Serena Williams: a limitless legacy

Caroline Hendrix, Senior Writer

Serena Williams is the greatest tennis player of all time, and here’s why.

As Williams played her last match at the 2022 US Open earlier this month, I wanted to investigate what she did for the game, its players and its fans. This investigation starts in her earlier days and ends at present-day. 

Williams claims to have first touched a racquet before the age of three. Her tennis journey began so young and alongside her older sister Venus. Williams owes her early growth to Venus before her professional career had begun.

In her Vogue essay, she explained that she was not playing well enough to play in some of the tournaments that Venus was in but still traveled with her and used Venus’ mistakes on the court as learning experiences to improve her own game. She notes a unique experience of being able to learn from mistakes without making them herself in those early days.

This, coupled with the commitment that she has made to the game, has transformed it forever. The Washington Post describes two major ways in which Serena’s career has and will be transformative: through her talent and character. 

A lot of her greatness lies in the fact that Williams has unmatched talent on the court. Her six US Open singles titles and 23 grand slam titles, a record in the open era, speaks to that talent. The Washington Post explained that Williams and her sister Venus challenged the “serve-and-volley era of women’s tennis,” as their refined mechanics and technique allowed them to use serves as a way to win points rather than solely start them.

The New York Times talks additionally about their use of an open-stance backhand, a swing or drive volley, early opening of the backhand, and going after second serves that elevated their game to the top. The ability for Serena and Venus to hone in on these skills and use them to win is also what changed the standards for other players who then had to adapt in order to compete. 

Williams’ character on the court as someone who can use passion to their advantage created a game that captivated watchers. Tennis World USA deems Serena’s last match as the most watched in ESPN history with a whopping 4.8 million viewers.

As the New York Post puts it, “No one wanted to let her go.” T

hey are watching for the skill and the wins that back it, but they are also watching for Serena herself. In her Vogue essay, Serena explains that “thanks to opportunities afforded to [her], women athletes feel that they can be themselves on the court. They can play with aggression and pump their fists. They can be strong yet beautiful.”

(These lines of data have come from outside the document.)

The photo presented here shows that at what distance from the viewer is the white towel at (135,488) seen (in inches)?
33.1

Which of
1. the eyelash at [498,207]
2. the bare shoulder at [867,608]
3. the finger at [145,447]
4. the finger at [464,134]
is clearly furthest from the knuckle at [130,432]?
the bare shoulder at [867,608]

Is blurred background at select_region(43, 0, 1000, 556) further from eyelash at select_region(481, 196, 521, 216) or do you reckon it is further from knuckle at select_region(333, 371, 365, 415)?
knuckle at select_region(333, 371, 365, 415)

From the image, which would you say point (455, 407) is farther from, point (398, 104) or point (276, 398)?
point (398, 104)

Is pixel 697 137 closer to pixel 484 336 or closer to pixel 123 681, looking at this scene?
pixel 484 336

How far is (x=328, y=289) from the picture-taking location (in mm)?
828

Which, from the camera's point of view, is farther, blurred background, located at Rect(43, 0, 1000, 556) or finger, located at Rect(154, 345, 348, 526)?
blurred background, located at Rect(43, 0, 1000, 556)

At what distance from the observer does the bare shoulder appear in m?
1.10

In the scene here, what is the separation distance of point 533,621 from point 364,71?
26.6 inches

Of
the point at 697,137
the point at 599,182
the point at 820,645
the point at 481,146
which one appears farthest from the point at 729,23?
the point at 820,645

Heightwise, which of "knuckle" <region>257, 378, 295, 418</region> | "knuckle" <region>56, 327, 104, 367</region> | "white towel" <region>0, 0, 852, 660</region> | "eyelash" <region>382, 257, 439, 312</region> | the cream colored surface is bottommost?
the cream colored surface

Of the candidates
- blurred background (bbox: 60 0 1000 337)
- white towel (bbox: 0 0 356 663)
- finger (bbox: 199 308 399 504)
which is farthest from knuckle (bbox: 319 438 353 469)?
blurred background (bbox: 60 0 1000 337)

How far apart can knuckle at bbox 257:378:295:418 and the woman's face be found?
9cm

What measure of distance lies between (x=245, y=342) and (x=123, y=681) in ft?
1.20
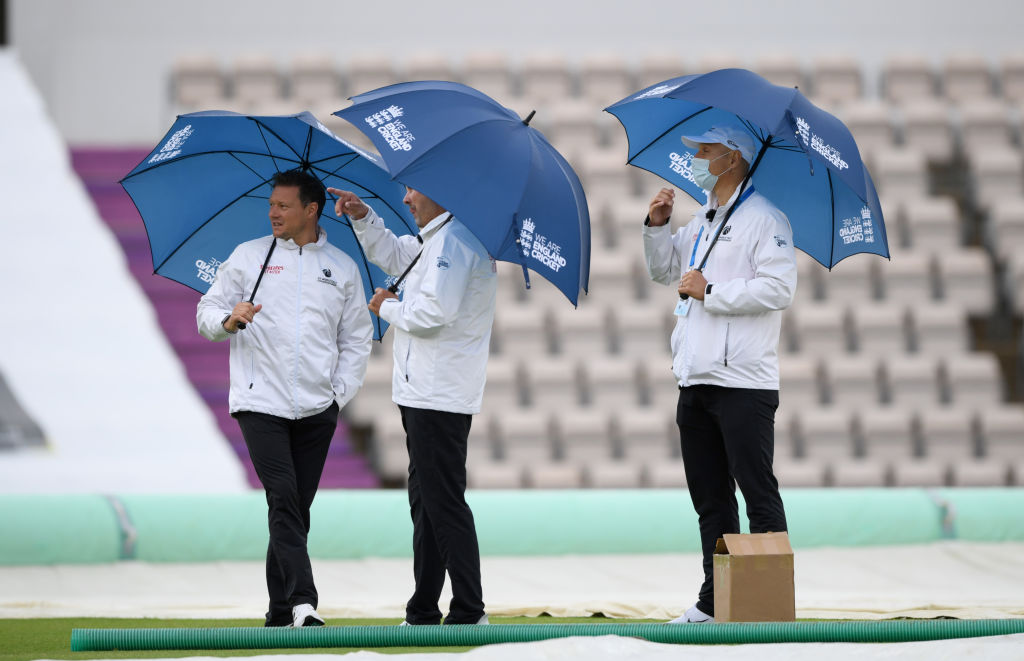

Serena’s fans watch her matches for this energy along with the power that she owns and proves through her wins. I think that this trailblazing for other women into the game and into other sports is what makes her the greatest because the impact of her career is felt beyond her majors and her technique. A great player impacts other players, the game and even other games: Serena has done just that. 

What other professionals have said about her impact substantiates this point. A Washington Post article captures Chanda Rubin’s description of how Serena has transformed the way in which Black women value themselves in the sport and in contracts, explaining Serena as “owning her value” and “[setting] the market.”

Coco Gauff similarly has taken away from Serena’s career a desire to “not settle for less” as Serena pushed the boundaries of tennis and what it means to be a Black woman in the sport. Naomi Osaka categorizes herself as a “product” of how Serena’s work has brought so many people to the sport that had not previously been represented.

What other players owe to Serena speaks to the legacy that she has left throughout her career and to a portion of what that legacy will be following her retirement. 

Serena is the greatest tennis player of all time because her technique and drive has elevated the game and those who engage with it. So while Williams is “evolving” away from her tennis career as she puts it, the work that she has put into refining her skill and creating a space that welcomes women and people of color remains.

Her Vogue essay talks about a conflict between wanting to continue playing tennis and wanting to focus on other areas of her life, including her family and growing her company Serena Ventures. She talks about being ready for whatever comes next, and I could not agree more.

What Williams has done for tennis and the people engaging with the game is unmatched, and if her impact on the sport is any indication of what she can do for other industries and spaces, then I suggest we all keep a close watch on her next steps.